Stored data entries:
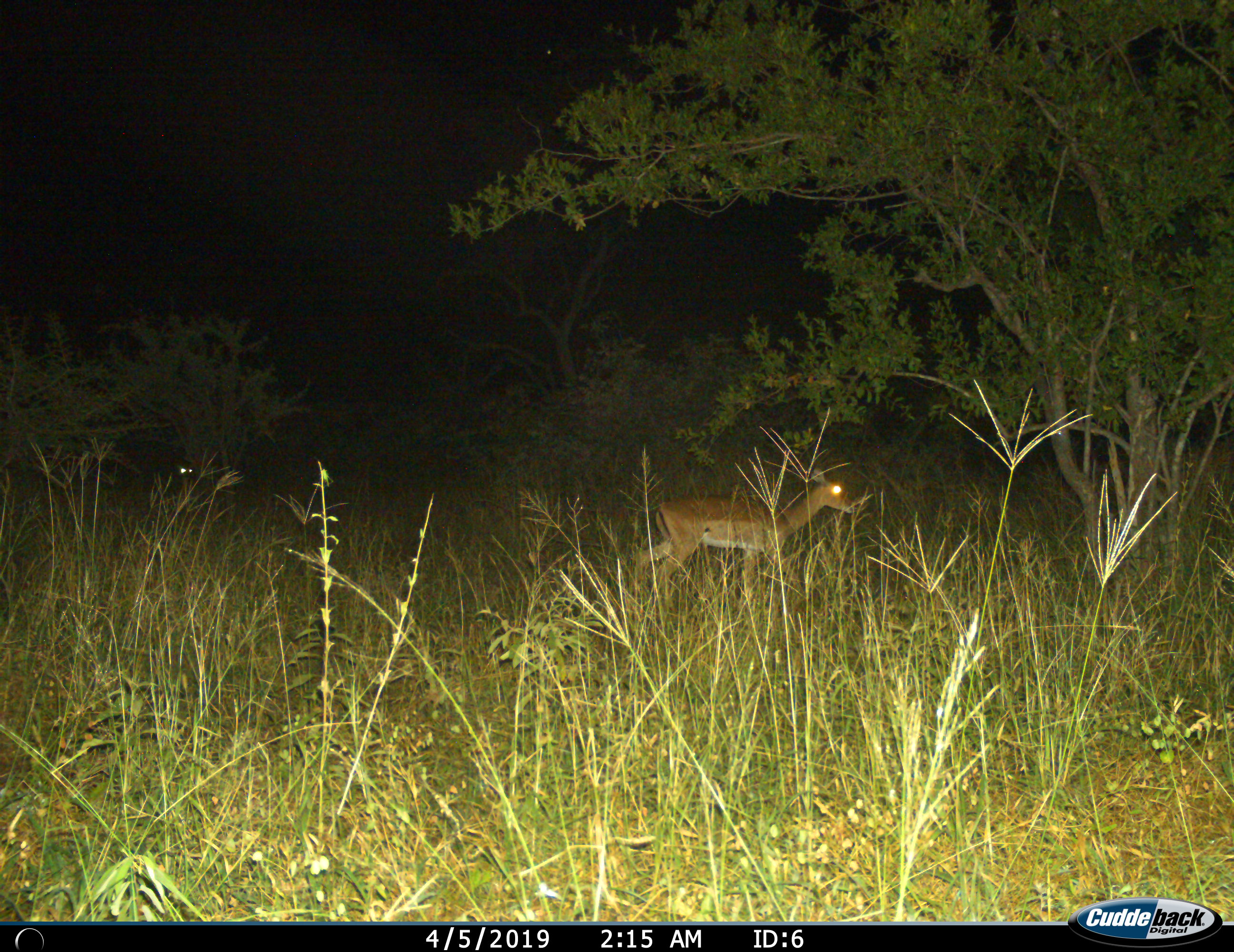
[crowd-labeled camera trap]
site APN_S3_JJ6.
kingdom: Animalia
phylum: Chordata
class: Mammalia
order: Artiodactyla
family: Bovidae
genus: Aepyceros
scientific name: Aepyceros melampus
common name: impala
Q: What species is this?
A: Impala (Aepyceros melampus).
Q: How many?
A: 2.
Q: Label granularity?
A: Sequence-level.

==

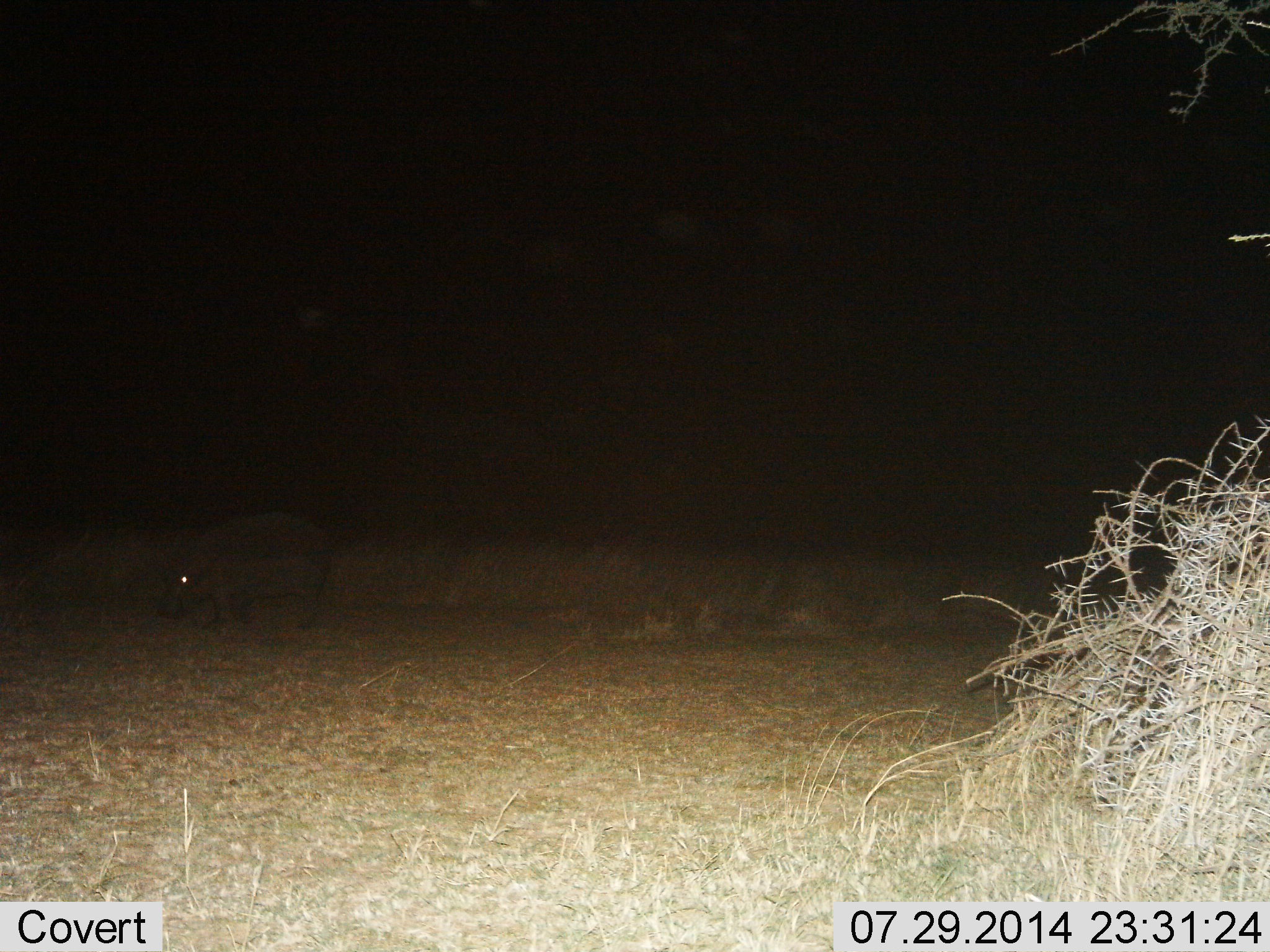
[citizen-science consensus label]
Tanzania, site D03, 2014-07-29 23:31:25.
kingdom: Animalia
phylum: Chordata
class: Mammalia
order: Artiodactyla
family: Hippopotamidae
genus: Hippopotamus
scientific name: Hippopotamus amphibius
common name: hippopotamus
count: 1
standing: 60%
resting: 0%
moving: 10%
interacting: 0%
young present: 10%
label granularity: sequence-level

» REQUIREMENT
From the records above, extract exactly and only the lines that begin at the line with "moving: 10%" and stop after the line with "label granularity: sequence-level".

» COMPLETED TASK
moving: 10%
interacting: 0%
young present: 10%
label granularity: sequence-level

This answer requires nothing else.